» WRITTEN REQUEST:
Reproduce, word for word, every line starting at the line that contains "At what distance from the camera is" and ending with the final line of the entries.

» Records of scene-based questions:
#####
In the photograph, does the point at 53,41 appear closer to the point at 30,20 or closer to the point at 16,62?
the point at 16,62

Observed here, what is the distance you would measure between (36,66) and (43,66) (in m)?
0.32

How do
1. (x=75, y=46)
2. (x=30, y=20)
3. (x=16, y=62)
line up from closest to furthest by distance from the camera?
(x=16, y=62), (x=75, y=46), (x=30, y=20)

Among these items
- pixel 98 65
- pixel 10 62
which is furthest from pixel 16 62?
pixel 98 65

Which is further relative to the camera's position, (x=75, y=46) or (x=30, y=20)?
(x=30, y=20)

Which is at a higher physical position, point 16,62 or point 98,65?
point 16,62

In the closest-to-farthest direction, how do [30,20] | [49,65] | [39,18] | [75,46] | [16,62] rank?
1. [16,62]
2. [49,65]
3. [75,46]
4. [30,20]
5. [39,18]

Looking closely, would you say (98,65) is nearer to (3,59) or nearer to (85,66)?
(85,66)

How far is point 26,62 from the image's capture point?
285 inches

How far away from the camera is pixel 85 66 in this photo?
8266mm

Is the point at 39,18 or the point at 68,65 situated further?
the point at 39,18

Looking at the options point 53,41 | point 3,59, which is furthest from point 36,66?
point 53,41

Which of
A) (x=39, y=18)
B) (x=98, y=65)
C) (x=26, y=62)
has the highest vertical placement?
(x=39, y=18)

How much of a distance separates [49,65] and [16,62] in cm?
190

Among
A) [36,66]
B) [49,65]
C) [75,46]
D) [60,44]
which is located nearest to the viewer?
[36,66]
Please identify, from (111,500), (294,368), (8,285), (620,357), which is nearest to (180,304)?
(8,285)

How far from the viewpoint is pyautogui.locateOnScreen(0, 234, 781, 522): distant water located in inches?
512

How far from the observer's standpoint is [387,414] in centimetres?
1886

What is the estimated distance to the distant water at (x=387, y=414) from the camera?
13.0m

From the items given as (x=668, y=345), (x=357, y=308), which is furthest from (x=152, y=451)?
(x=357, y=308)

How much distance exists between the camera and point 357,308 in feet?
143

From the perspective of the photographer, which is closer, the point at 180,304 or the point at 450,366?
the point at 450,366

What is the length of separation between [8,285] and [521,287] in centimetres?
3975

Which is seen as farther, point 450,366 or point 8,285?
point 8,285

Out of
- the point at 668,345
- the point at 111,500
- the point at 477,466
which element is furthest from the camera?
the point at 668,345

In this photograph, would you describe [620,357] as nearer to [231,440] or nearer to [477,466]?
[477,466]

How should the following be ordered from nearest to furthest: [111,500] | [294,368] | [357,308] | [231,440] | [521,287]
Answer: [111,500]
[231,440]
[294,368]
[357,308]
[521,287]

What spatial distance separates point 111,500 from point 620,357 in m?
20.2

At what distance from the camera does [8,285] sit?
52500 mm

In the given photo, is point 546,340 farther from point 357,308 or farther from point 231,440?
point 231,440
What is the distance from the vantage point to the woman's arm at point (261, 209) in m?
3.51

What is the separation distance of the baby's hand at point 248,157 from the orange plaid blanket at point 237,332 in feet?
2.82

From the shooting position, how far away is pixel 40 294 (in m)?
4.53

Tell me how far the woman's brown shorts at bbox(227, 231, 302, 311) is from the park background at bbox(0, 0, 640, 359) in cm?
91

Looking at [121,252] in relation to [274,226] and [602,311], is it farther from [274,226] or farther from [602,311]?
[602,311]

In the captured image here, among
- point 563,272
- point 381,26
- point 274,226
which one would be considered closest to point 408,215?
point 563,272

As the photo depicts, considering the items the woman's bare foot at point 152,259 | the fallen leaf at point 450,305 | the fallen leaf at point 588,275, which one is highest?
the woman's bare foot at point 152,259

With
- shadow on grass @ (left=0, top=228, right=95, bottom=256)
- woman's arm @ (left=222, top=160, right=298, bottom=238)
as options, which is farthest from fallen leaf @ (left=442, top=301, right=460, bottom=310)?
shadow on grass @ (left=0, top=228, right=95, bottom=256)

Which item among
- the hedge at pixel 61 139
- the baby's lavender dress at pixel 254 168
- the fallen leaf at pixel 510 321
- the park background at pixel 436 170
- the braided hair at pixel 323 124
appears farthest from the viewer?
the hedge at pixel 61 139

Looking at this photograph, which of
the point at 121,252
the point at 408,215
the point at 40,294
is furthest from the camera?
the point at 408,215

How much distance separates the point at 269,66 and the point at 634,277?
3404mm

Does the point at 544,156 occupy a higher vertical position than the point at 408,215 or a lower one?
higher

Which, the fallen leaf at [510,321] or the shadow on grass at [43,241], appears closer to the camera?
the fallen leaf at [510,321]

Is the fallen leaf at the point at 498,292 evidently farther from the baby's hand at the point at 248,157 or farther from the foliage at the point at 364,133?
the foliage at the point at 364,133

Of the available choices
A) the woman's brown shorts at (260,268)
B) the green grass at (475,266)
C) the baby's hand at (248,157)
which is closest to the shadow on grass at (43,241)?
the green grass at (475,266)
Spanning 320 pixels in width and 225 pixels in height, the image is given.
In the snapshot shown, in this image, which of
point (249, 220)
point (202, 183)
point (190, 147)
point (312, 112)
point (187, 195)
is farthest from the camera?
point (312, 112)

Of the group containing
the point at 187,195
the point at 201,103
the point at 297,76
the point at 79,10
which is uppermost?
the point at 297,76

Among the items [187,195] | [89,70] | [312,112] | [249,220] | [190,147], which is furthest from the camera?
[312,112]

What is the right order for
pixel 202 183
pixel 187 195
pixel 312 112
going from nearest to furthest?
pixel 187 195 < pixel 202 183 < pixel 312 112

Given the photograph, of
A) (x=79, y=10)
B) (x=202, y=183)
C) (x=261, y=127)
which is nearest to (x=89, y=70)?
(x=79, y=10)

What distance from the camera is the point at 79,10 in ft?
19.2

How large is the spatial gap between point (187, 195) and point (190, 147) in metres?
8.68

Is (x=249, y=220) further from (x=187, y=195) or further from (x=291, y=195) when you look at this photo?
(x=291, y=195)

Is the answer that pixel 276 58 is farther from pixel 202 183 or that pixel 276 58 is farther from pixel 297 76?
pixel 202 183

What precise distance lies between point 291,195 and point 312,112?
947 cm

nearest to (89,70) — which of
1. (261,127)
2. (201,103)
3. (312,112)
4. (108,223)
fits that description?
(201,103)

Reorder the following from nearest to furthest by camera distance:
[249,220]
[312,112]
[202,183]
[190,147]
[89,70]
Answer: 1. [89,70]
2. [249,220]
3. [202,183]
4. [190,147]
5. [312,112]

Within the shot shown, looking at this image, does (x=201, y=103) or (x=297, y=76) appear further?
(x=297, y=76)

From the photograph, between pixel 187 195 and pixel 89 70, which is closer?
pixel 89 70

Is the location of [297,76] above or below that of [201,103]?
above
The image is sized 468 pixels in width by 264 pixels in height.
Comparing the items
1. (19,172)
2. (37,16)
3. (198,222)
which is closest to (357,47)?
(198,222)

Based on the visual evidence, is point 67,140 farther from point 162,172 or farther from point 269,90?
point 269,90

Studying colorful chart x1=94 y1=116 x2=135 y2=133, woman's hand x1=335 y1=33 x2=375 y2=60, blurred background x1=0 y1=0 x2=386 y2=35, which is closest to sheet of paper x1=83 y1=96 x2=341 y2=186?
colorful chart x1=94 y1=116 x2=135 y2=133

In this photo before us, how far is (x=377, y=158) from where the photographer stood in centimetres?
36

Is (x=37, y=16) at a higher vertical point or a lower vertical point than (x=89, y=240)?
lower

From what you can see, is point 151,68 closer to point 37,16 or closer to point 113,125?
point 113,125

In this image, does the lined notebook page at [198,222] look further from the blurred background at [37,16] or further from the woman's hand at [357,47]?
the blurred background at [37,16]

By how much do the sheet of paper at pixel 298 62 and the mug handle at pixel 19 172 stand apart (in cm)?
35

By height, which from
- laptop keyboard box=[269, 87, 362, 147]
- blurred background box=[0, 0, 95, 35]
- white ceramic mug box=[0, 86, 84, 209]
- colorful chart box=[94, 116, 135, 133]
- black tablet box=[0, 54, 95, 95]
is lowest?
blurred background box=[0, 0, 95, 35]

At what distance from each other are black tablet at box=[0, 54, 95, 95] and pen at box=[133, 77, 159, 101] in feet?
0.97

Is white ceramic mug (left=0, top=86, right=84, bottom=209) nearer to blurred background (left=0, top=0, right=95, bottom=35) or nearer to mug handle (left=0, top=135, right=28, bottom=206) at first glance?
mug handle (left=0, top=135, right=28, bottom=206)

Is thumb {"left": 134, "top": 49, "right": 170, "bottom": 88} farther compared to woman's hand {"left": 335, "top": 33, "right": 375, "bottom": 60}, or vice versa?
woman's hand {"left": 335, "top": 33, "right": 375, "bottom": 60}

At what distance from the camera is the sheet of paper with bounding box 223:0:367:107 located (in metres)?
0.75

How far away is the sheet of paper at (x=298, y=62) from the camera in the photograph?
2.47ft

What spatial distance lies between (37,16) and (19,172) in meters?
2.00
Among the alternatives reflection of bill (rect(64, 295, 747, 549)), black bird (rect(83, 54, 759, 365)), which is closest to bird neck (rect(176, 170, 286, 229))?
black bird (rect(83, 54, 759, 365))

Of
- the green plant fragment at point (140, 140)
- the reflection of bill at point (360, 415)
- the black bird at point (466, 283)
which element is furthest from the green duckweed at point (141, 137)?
#####
» RESPONSE TO THE TASK:
At what distance from the camera is the sheet of paper with bounding box 223:0:367:107 located (in metres)?
0.75

How far away is the sheet of paper at (x=298, y=62) from the camera in the photograph?
2.47ft

What spatial distance lies between (37,16) and (19,172) in meters?
2.00
Among the alternatives reflection of bill (rect(64, 295, 747, 549)), black bird (rect(83, 54, 759, 365)), which is closest to bird neck (rect(176, 170, 286, 229))?
black bird (rect(83, 54, 759, 365))

Of
- the green plant fragment at point (140, 140)
- the reflection of bill at point (360, 415)
- the black bird at point (466, 283)
which element is furthest from the green duckweed at point (141, 137)?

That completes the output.